Page text
I have data on women who married and sometimes changed surnames over the period 1990-1999. However, I do not always know the exact year the name change took place, only that the surname changed sometime between year x and year y. In the original data, the old surname has only been crossed over and the new surname has been written next to it, which is indicated in the column "crossed_over". For example, Sarah Smith changed her name to Sarah Draper sometime in the period 1994-1999.
What I would like is that each woman have a unique surname for each year, like Liza Moore who changed her name to Liza Neville, preferably taking an average value when assigning a surname, using the column "crossed_over". For example, Sarah Smith would become Sarah Draper in 1997 and Mary King would become Mary Fisher in 1997 or 1998.
Does anyone have a suggestion to how I can achieve this using the example below?
library(tidyverse)
id <- rep(1:4, each = 10)
year <- rep(1990:1999, 4)
first_name <- c(rep("molly", 10), rep("sarah", 10), rep("mary", 10), rep("liza", 10))
last_name <- c(rep("johnson", 10), rep("smith", 4), rep("smith draper", 6), rep("king", 5), rep("king fisher", 5),
rep("moore", 7), rep("neville", 3))
crossed_over <- c(rep(NA, 10), rep(NA, 4), rep("smith", 6), rep(NA, 5), rep("king", 5), rep(NA, 10))
df <- tibble(id, year, first_name, last_name, crossed_over)

Things to do
1 > Return the stretch of the post on surname changes from "library(tidyverse)" through "5), rep(NA, 10))", word for word.
2 > According to the post on surname changes, during which period did Sarah Smith change her name to Sarah Draper?

Spatial reasoning dataset excerpts:

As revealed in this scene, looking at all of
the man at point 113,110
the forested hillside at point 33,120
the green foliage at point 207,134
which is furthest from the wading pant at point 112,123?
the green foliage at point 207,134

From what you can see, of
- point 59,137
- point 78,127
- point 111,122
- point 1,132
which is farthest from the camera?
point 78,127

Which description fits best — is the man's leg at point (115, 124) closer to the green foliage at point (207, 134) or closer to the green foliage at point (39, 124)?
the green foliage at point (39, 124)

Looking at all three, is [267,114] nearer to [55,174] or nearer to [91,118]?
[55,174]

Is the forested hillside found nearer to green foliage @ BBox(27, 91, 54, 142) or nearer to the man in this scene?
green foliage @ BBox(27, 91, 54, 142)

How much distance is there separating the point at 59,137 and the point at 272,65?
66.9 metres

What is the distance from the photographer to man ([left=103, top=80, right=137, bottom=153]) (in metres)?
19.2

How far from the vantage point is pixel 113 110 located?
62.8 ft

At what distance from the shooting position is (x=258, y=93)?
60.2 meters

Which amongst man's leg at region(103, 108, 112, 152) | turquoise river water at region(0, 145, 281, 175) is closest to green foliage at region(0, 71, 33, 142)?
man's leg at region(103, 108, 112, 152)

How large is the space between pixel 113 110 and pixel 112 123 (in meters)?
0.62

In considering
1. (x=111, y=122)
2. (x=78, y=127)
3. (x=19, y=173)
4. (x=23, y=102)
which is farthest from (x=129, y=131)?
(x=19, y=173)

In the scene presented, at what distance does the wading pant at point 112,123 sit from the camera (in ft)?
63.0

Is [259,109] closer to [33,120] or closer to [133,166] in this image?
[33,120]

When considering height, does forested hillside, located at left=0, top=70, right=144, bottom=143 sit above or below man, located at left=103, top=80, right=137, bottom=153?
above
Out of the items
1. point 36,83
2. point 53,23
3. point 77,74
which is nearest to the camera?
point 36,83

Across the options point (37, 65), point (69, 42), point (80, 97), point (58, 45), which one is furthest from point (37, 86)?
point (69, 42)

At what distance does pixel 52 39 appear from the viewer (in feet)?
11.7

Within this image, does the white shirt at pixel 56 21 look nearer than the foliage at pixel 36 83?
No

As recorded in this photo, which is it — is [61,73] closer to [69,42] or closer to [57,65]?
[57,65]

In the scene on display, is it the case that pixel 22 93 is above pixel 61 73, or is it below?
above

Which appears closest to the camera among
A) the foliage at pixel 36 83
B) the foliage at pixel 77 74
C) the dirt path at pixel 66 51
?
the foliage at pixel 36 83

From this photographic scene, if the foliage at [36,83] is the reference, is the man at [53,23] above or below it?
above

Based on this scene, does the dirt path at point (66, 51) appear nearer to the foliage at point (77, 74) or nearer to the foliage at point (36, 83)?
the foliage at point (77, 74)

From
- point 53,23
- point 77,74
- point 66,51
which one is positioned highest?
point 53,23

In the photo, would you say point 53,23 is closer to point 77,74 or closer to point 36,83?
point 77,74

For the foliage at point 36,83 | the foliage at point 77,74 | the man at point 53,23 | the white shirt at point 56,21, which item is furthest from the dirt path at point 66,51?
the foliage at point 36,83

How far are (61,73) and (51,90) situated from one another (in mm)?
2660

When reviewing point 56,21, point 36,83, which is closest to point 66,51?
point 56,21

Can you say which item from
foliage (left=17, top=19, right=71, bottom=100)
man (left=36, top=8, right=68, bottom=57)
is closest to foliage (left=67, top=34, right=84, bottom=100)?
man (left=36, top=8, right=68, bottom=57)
---
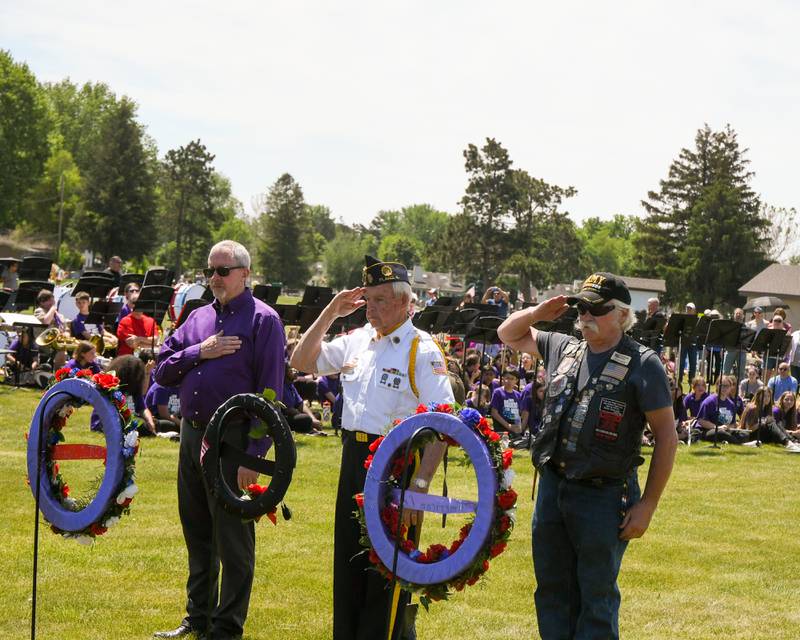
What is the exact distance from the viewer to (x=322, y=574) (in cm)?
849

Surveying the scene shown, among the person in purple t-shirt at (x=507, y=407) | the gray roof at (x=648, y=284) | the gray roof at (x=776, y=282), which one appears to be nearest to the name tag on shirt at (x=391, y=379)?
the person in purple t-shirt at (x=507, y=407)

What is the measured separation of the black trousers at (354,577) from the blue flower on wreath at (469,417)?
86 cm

Worked answers
1 >
library(tidyverse)
id <- rep(1:4, each = 10)
year <- rep(1990:1999, 4)
first_name <- c(rep("molly", 10), rep("sarah", 10), rep("mary", 10), rep("liza", 10))
last_name <- c(rep("johnson", 10), rep("smith", 4), rep("smith draper", 6), rep("king", 5), rep("king fisher", 5),
rep("moore", 7), rep("neville", 3))
crossed_over <- c(rep(NA, 10), rep(NA, 4), rep("smith", 6), rep(NA, 5), rep("king", 5), rep(NA, 10))

2 > Sometime in the period 1994-1999.